- Artist: Thomas Hart Benton
- Year: 1954
- Medium: Oil on canvas
- Dimensions: 193.4 cm × 153.4 cm (761⁄8 in × 606⁄16 in)
- Location: Los Angeles County Museum of Art; Los Angeles;

= The Kentuckian (painting) =

1954 painting by Thomas Hart Benton

The Kentuckian is a 1954 painting by American artist Thomas Hart Benton. It is based on a scene from the film The Kentuckian, where the backwoodsman Big Eli Wakefield (played by Burt Lancaster) and his son Little Eli (played by Donald MacDonald) encounter a frontier village. The painting belongs to the Los Angeles County Museum of Art.

==Creation==
The painting was commissioned by the film studio Norma Productions to help promote the film The Kentuckian, directed by and starring Burt Lancaster.
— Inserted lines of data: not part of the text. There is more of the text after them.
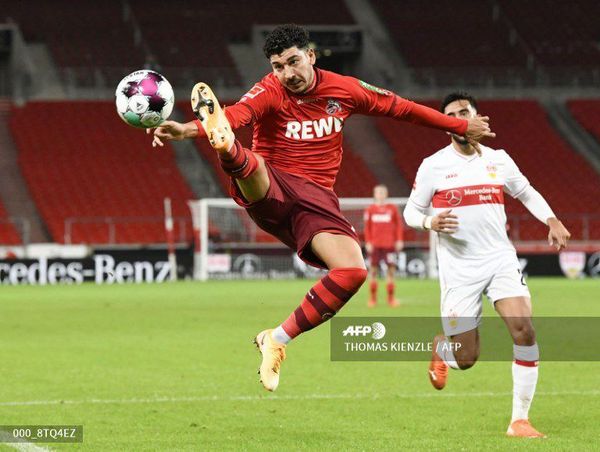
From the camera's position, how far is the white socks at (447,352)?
26.9 feet

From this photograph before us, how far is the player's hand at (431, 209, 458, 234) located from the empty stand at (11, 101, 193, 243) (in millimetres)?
23224

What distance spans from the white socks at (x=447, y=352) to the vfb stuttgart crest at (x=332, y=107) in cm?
210

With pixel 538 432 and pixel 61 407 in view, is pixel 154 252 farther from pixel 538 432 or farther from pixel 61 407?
pixel 538 432

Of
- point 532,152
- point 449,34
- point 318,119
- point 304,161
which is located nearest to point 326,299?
point 304,161

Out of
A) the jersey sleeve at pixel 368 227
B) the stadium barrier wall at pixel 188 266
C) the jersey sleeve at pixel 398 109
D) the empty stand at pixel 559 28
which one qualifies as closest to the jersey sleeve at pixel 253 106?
the jersey sleeve at pixel 398 109

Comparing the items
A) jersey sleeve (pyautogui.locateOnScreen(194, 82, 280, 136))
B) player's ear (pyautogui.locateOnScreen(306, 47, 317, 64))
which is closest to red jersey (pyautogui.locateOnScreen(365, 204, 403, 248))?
player's ear (pyautogui.locateOnScreen(306, 47, 317, 64))

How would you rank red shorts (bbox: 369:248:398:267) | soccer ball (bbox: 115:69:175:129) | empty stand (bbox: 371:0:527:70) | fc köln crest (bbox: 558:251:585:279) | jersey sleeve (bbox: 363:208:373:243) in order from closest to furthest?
soccer ball (bbox: 115:69:175:129) → jersey sleeve (bbox: 363:208:373:243) → red shorts (bbox: 369:248:398:267) → fc köln crest (bbox: 558:251:585:279) → empty stand (bbox: 371:0:527:70)

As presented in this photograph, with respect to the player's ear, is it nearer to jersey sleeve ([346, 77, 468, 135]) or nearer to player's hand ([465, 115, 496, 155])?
jersey sleeve ([346, 77, 468, 135])

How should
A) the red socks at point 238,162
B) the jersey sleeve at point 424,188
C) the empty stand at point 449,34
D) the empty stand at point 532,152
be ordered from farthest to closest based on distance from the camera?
the empty stand at point 449,34 → the empty stand at point 532,152 → the jersey sleeve at point 424,188 → the red socks at point 238,162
Both Lancaster and the producer Harold Hecht were admirers of Benton and took the initiative for the commission. Among Benton's sketches for the painting is one version where the characters are drawn as cube-figures.

==Provenance==
The painting was exhibited at the film's premiere in Washington, DC. It was later used on the label of a brand of whiskey. The painting belonged to Lancaster and was not exhibited in public again until he gave it to the Los Angeles County Museum of Art in 1978. As of 2017, it is not on public view at the museum.